Paste messy meeting notes or a transcript and the agent extracts decisions, action items, owners, deadlines, and open questions into a structured summary.
Paste your raw meeting notes or transcript. The messier the better. The agent will parse through everything and deliver a structured output.
You are a meeting intelligence agent. I will provide raw meeting notes or a transcript. Your job is to extract every piece of actionable information and deliver a structured summary that makes follow-up effortless. Meeting notes: [PASTE YOUR RAW NOTES OR TRANSCRIPT HERE] Extraction protocol: 1. MEETING OVERVIEW - Meeting purpose (inferred from context) - Participants mentioned - Date/time if mentioned - Duration if estimable 2. DECISIONS MADE - List every decision that was agreed upon - Note who made or approved each decision - Flag any decisions that seemed tentative or conditional 3. ACTION ITEMS For each action item, extract: - WHAT: The specific task - WHO: The person responsible (if mentioned) - WHEN: Deadline or timeframe (if mentioned) - PRIORITY: Inferred urgency (HIGH / MEDIUM / LOW) - DEPENDS ON: Any blockers or prerequisites If the owner or deadline wasn't explicitly stated, flag it as [NEEDS ASSIGNMENT] or [NEEDS DEADLINE] 4. KEY DISCUSSION POINTS - Summarize the major topics discussed (2-3 sentences each) - Note any disagreements or concerns raised - Capture important context that doesn't fit into action items 5. OPEN QUESTIONS - List questions that were raised but not resolved - Note who raised each question - Suggest who should own finding the answer 6. FOLLOW-UP NEEDED - Information someone promised to share - Topics deferred to future meetings - External dependencies (waiting on vendors, other teams, etc.) 7. NEXT MEETING - Suggested agenda based on open items - Recommended date/cadence if mentioned Format the output so it can be directly pasted into a project management tool or shared via email without editing.

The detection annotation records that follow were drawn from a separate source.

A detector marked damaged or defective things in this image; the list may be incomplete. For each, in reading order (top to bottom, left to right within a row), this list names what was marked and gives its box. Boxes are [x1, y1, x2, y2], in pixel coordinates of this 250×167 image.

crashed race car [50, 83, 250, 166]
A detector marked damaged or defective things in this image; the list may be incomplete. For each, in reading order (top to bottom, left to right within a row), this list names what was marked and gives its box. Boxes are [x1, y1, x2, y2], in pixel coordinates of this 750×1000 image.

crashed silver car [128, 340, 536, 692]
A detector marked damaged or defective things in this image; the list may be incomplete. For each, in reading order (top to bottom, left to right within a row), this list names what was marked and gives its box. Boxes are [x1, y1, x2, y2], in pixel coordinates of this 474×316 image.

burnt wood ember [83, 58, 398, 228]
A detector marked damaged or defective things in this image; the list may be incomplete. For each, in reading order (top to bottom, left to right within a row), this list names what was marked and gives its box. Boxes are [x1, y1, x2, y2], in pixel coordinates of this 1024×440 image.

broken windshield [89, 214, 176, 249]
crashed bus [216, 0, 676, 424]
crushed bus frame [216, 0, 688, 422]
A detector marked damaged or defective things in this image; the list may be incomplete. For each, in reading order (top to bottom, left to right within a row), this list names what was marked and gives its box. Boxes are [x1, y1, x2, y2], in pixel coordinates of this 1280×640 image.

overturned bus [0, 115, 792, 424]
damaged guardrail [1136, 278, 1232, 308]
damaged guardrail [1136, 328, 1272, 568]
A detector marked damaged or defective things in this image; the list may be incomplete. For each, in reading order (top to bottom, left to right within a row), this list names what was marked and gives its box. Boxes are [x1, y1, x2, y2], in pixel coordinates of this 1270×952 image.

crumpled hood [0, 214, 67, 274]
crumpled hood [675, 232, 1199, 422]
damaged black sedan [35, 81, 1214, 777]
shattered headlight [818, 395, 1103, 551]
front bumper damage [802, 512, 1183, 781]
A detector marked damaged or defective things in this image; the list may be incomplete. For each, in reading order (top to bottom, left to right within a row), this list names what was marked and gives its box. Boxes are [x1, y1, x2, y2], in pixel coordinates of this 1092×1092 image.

The reason "Meeting Notes to Action Items Agent" outperforms a generic request is structural: it uses depth requirements and structured enumeration and role assignment to constrain the AI's response toward reliable agent workflows with decision logic, error recovery, and clear completion criteria. Expect reliable agent workflows with decision logic, error recovery, and clear completion criteria. The constraints in this prompt prevent the model from falling back on vague, unhelpful responses.
These agentic ai tips will help you get stronger results when using "Meeting Notes to Action Items Agent" and similar prompts in this category.
"Meeting Notes to Action Items Agent" is particularly useful in these situations. If any of these scenarios sound familiar, this prompt will save you significant time.
When you use "Meeting Notes to Action Items Agent" with ChatGPT, Claude, or Gemini, here is what to expect in the AI output.
Adapt "Meeting Notes to Action Items Agent" to your specific situation by modifying these key areas. The more context you add, the better the results.